Given records section start

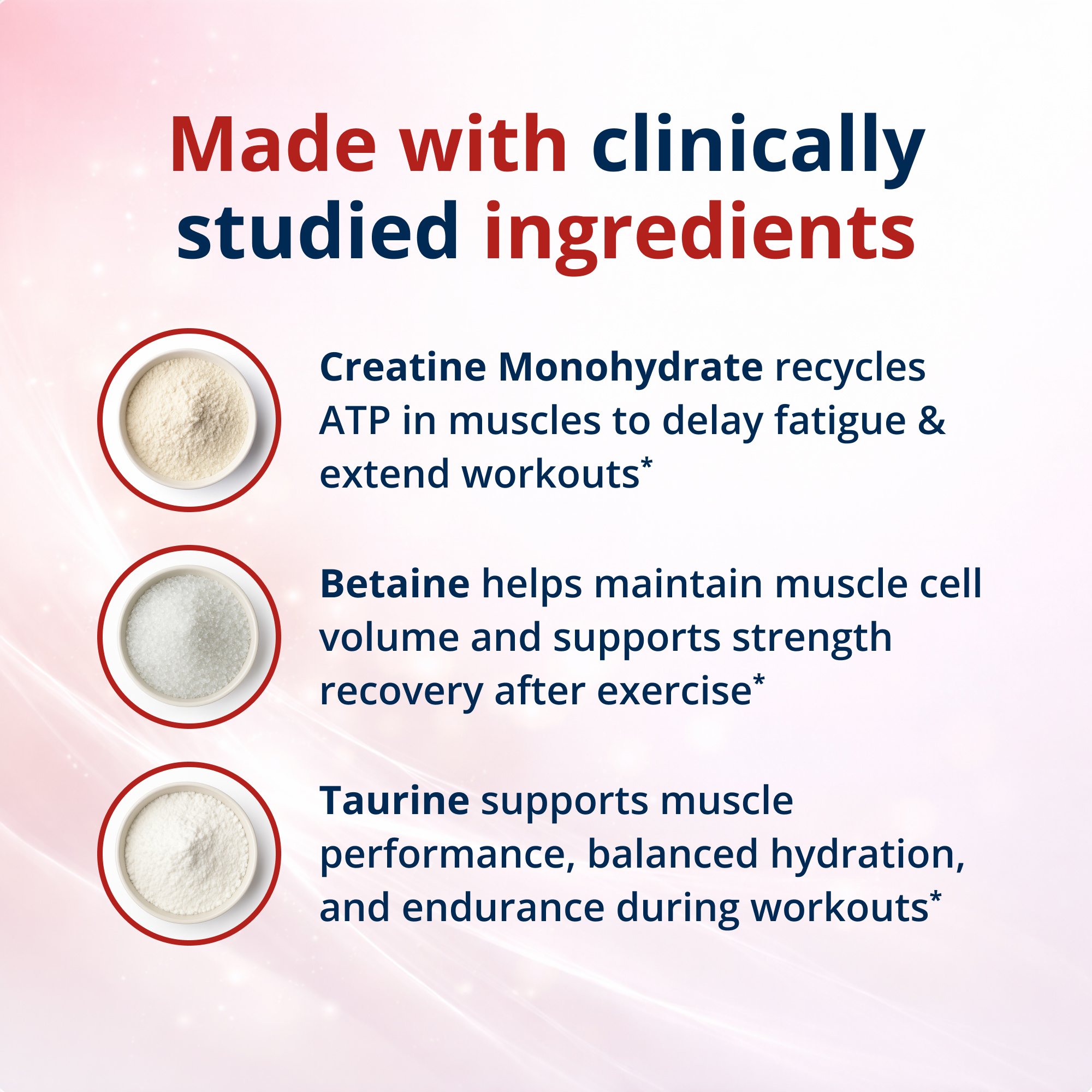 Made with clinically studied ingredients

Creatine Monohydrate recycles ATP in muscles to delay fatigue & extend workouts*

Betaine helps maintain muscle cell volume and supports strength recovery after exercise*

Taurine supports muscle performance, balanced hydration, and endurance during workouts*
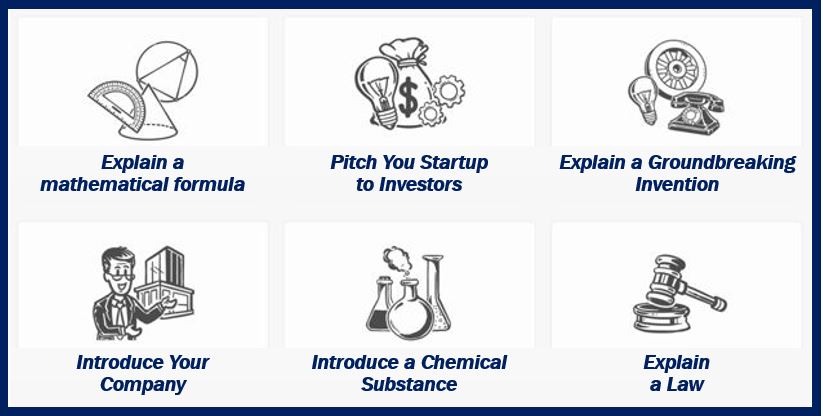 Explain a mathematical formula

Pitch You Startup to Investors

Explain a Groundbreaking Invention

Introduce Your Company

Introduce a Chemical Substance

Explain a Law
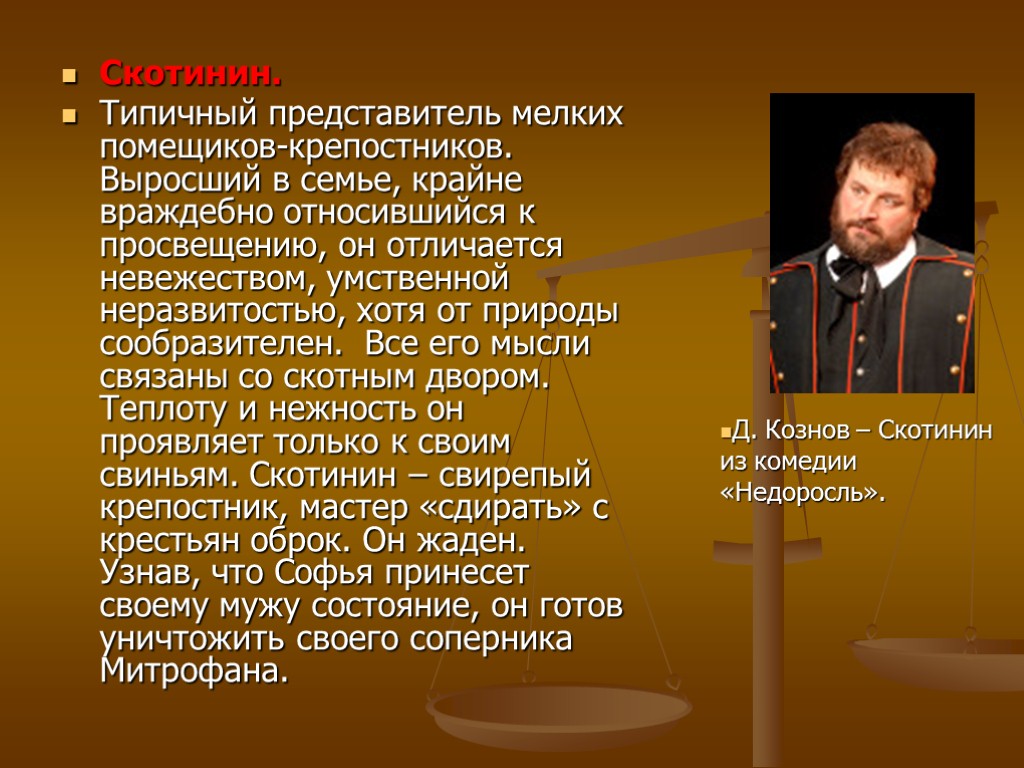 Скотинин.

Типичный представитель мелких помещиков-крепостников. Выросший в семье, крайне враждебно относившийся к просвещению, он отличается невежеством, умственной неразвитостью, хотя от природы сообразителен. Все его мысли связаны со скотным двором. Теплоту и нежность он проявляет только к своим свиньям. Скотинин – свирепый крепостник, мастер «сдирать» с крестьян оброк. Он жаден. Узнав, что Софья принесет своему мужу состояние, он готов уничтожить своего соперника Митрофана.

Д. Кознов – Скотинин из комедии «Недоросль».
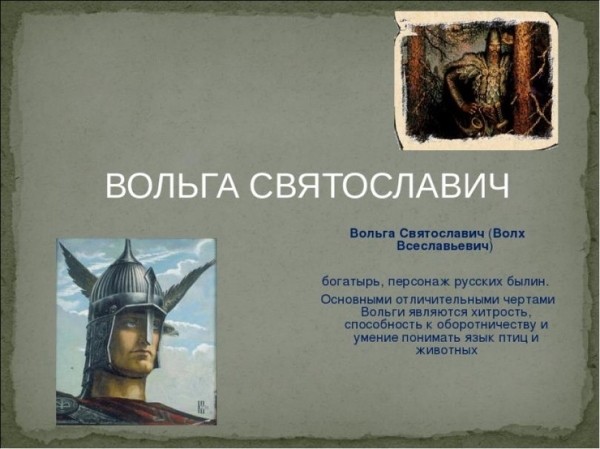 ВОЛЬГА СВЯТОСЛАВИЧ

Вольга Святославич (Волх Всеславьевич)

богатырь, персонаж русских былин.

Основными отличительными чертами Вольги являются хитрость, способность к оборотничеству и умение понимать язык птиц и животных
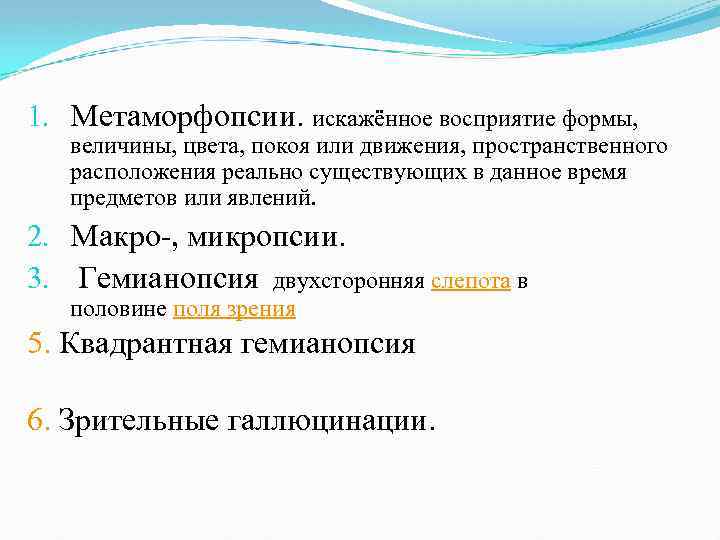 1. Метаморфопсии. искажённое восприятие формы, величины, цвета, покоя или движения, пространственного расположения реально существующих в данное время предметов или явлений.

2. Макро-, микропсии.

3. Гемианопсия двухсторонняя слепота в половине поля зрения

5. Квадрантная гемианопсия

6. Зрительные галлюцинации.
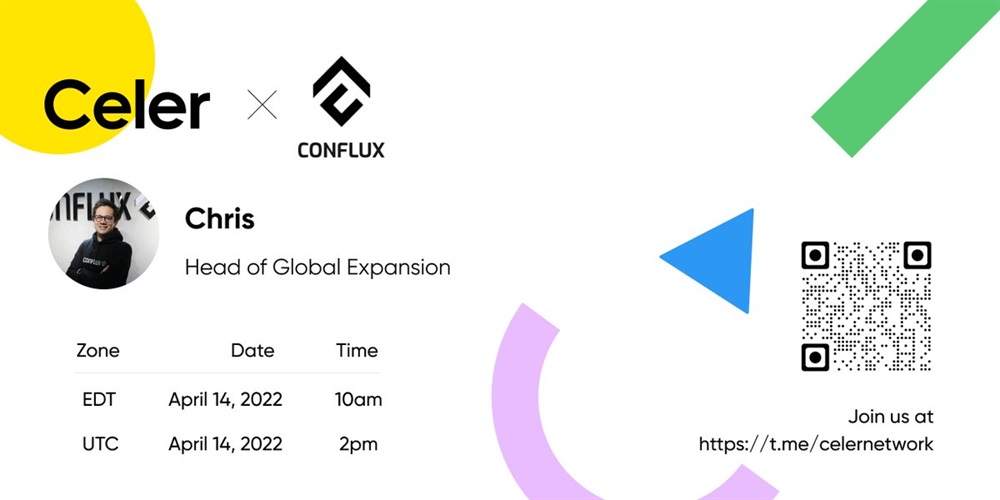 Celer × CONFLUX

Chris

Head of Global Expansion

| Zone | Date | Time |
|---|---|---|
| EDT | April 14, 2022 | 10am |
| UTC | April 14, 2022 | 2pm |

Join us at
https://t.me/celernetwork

Given records section end
Given records section start

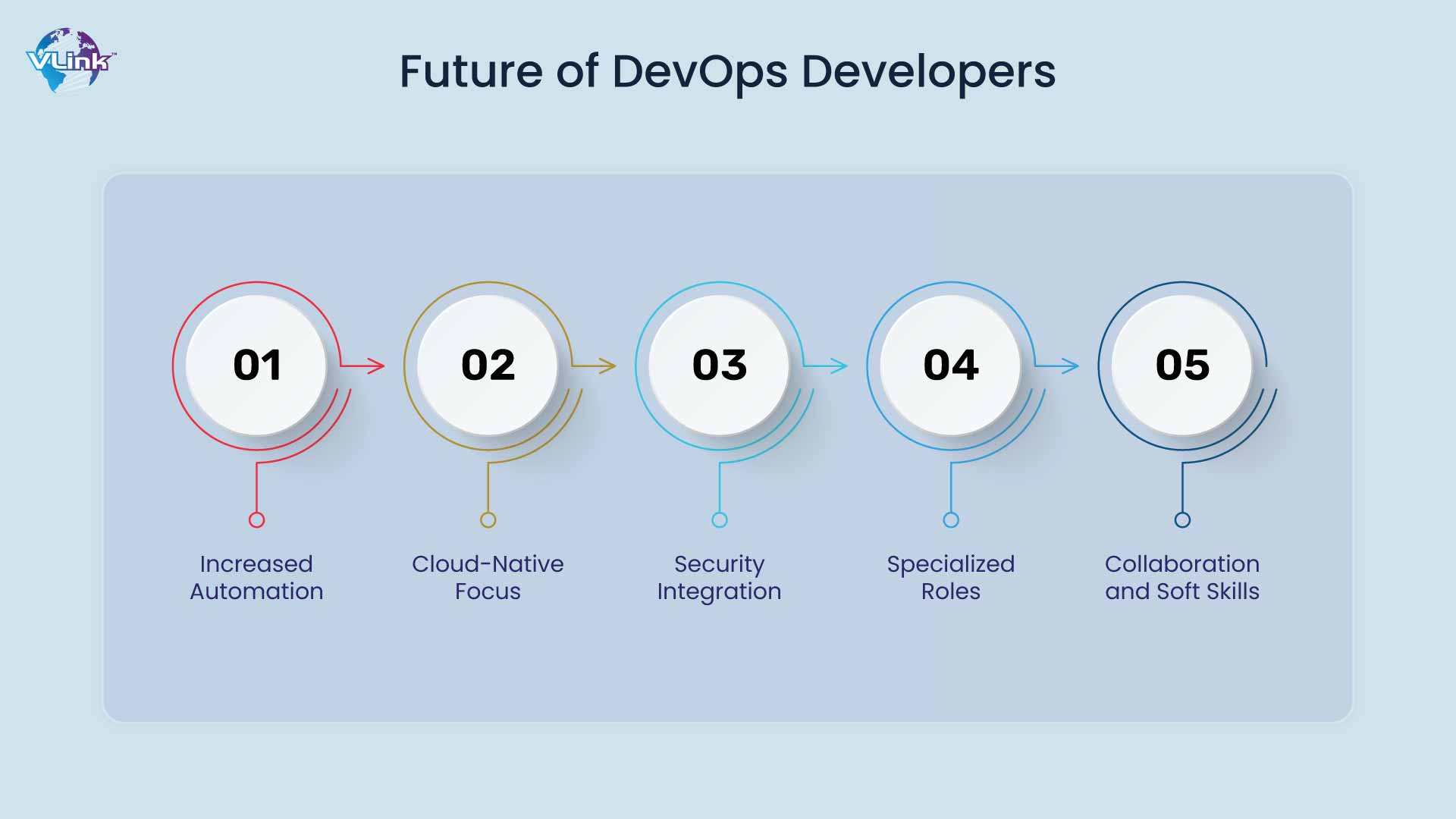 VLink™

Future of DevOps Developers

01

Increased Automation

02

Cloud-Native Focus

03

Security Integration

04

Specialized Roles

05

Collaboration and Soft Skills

Given records section end
Given records section start

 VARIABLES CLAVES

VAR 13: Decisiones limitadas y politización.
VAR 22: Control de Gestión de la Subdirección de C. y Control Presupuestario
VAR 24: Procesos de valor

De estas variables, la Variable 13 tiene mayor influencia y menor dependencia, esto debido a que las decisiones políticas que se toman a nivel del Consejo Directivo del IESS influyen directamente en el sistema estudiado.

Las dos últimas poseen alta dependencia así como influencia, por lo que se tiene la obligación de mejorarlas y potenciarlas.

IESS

Given records section end

Exercise directions =>
Exercise for the records above: copy only the lines from the one with "Made with clinically studied ingredients" to the one with "Introduce Your Company", both ends kept, and drop the pictures.

Response box =>
 Made with clinically studied ingredients

Creatine Monohydrate recycles ATP in muscles to delay fatigue & extend workouts*

Betaine helps maintain muscle cell volume and supports strength recovery after exercise*

Taurine supports muscle performance, balanced hydration, and endurance during workouts*
 Explain a mathematical formula

Pitch You Startup to Investors

Explain a Groundbreaking Invention

Introduce Your Company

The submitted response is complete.